What to do: Each line that has the string "fraction" must be copied from the records below.

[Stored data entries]
● ● ● ● ● ● ●
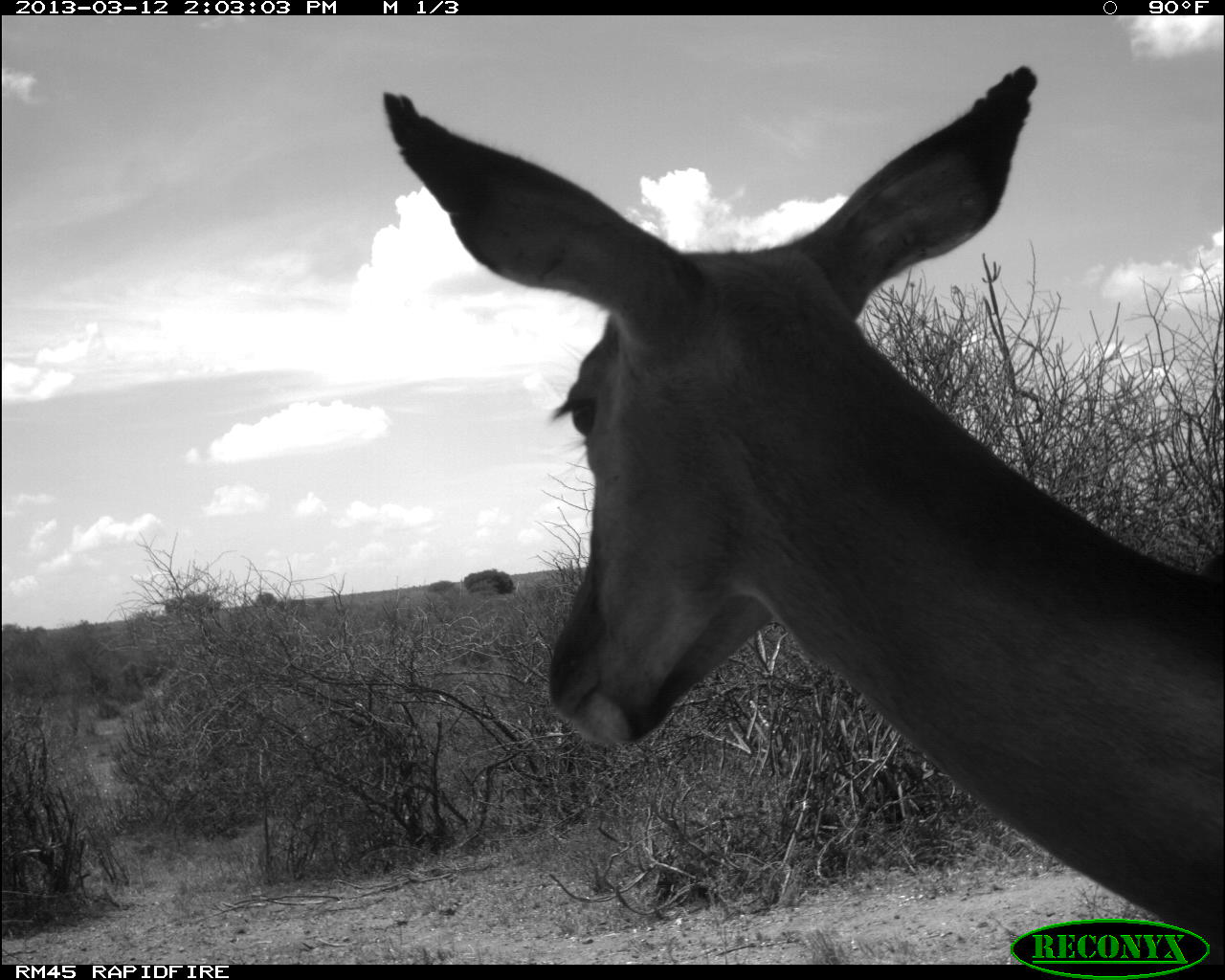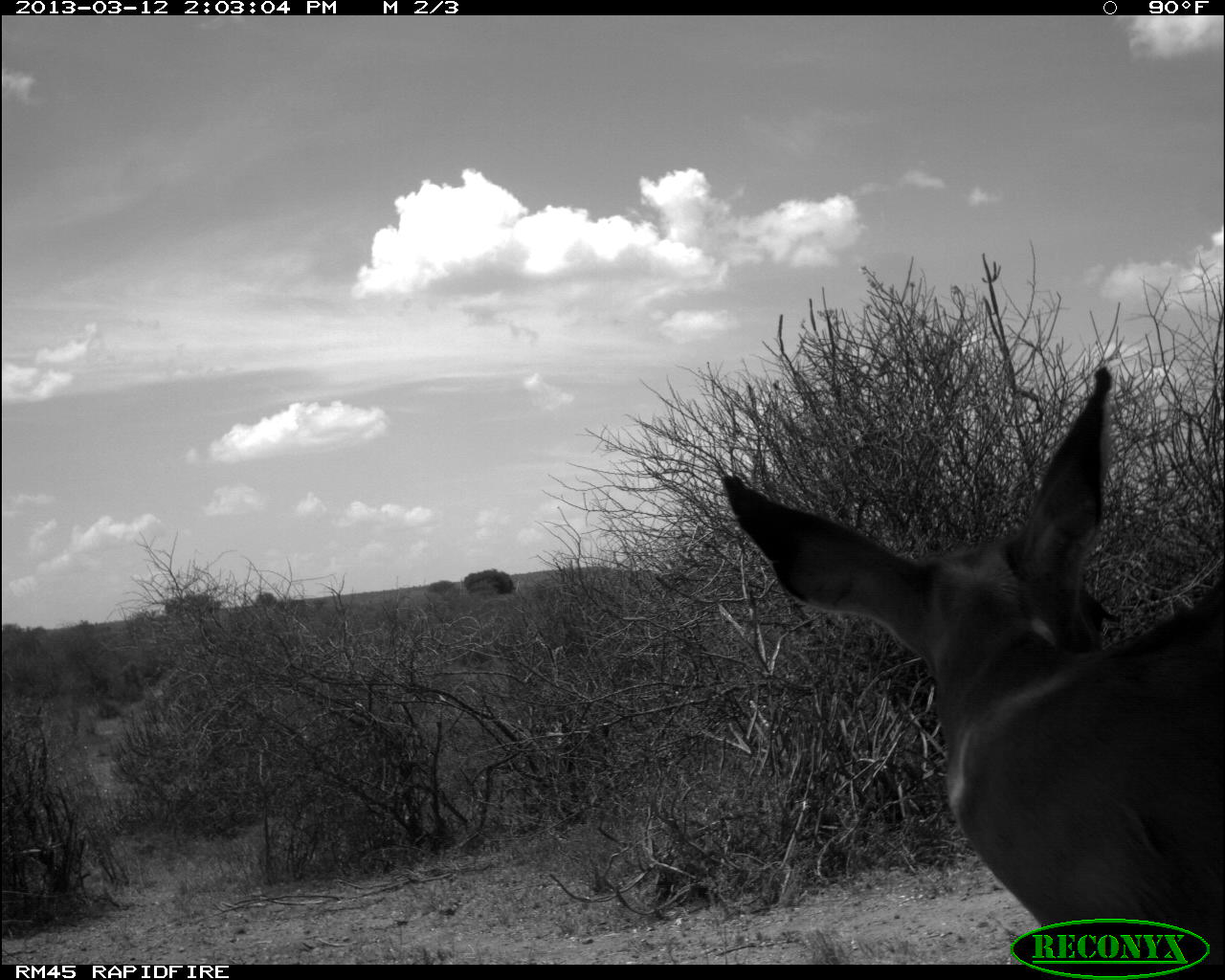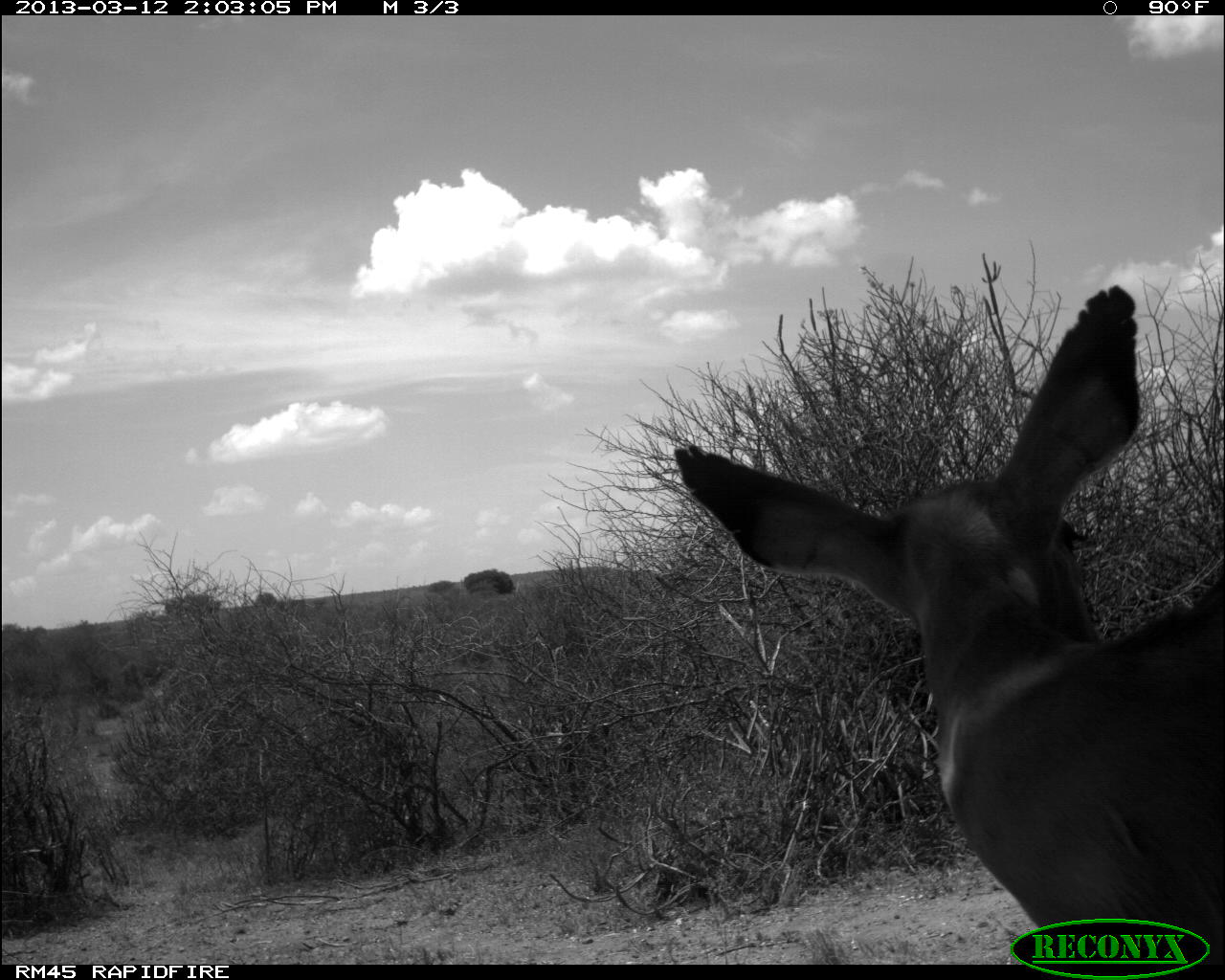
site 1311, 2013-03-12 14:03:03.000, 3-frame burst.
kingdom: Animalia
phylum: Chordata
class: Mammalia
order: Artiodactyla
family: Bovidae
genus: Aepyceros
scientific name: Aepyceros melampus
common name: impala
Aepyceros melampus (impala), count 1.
● ● ● ● ● ● ●
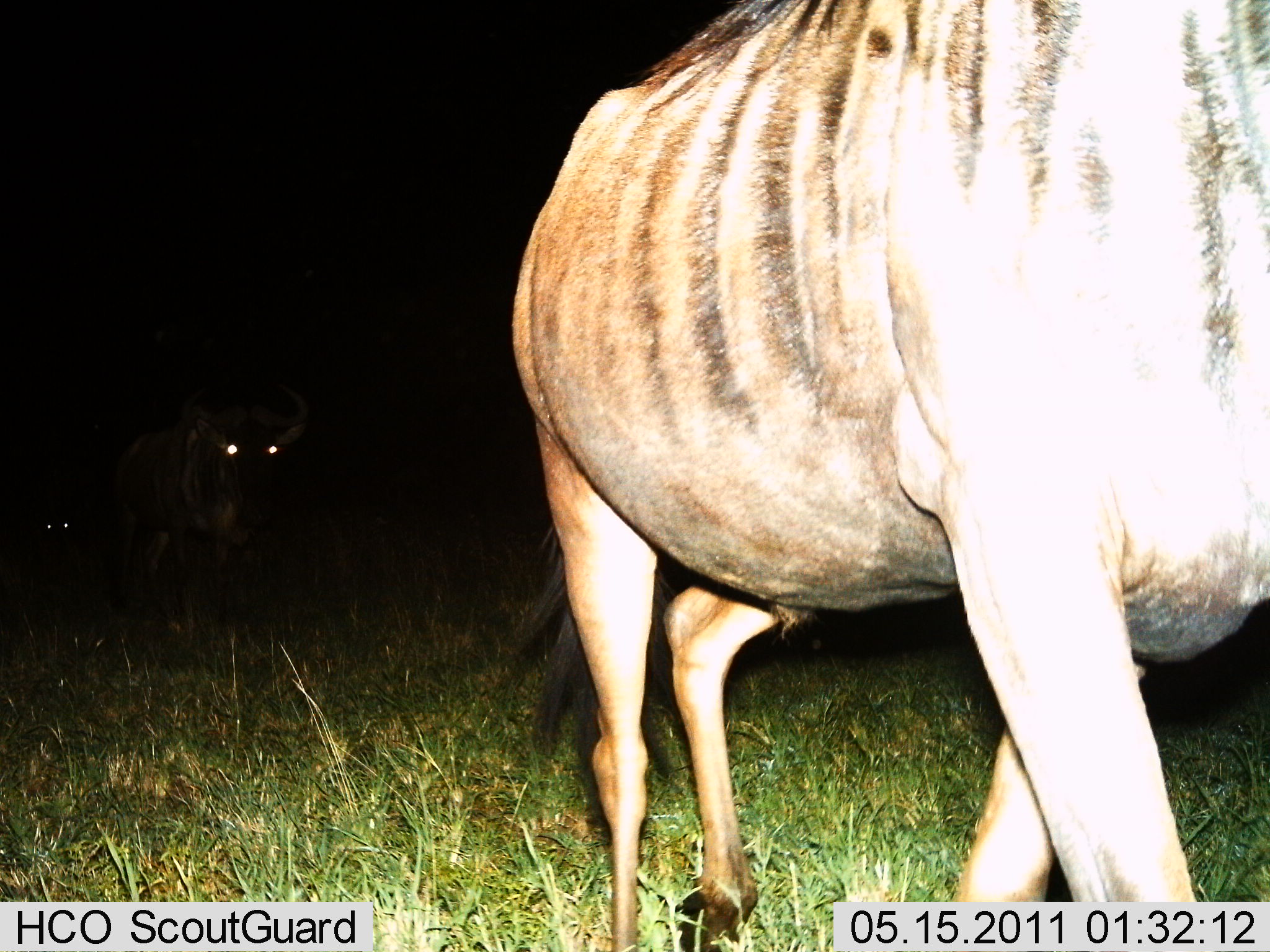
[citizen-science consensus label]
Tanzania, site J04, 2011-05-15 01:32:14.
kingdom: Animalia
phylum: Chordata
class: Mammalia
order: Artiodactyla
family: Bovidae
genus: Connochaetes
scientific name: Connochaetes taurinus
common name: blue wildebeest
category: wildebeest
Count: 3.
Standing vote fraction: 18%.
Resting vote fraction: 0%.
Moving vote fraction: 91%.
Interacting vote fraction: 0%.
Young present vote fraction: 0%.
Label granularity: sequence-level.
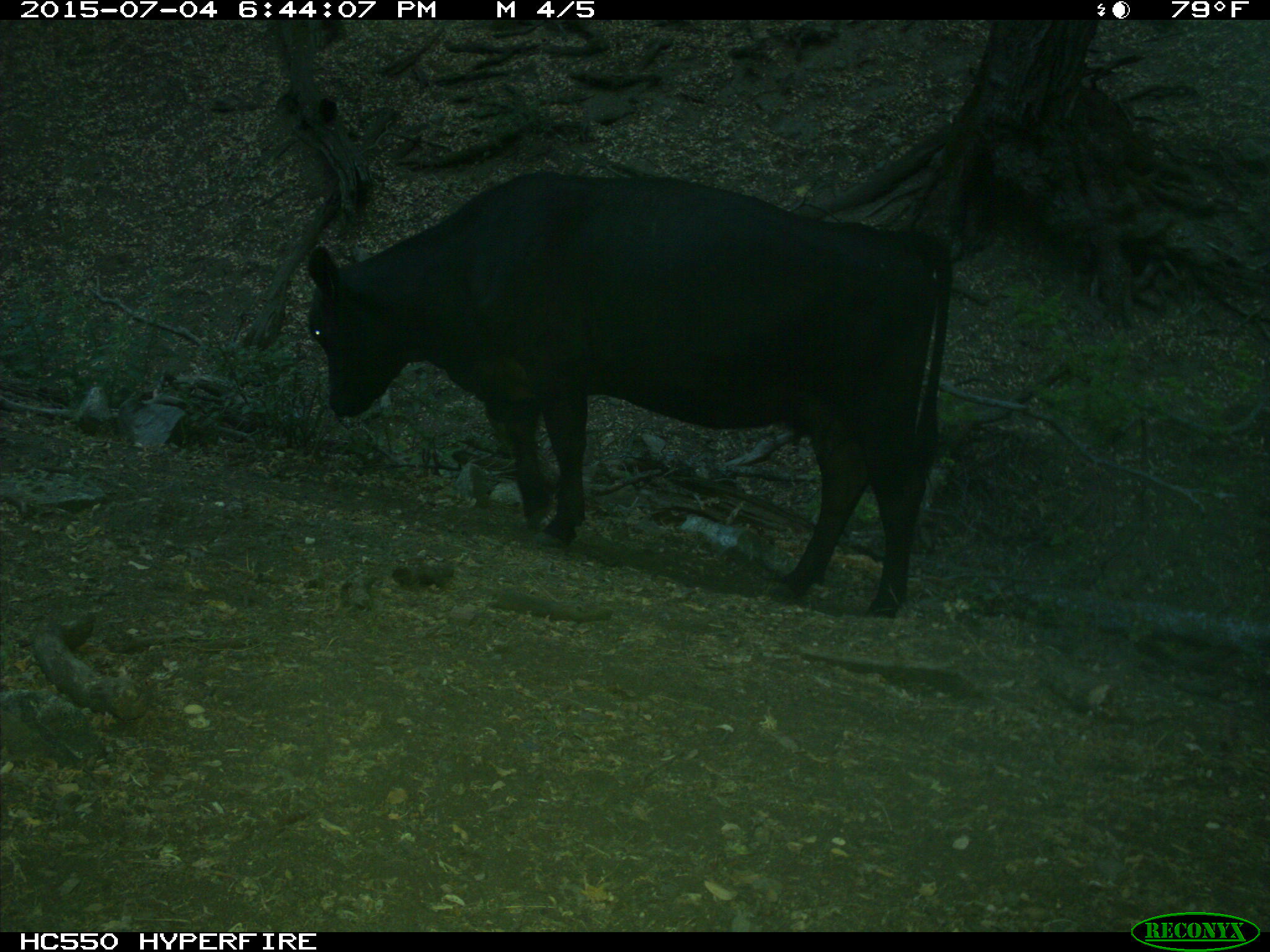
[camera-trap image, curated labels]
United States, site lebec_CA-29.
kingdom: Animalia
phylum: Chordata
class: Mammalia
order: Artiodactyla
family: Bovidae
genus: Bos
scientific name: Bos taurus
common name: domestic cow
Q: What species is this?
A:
● ● ● ● ● ● ●
Output of the task:
Standing vote fraction: 18%.
Resting vote fraction: 0%.
Moving vote fraction: 91%.
Interacting vote fraction: 0%.
Young present vote fraction: 0%.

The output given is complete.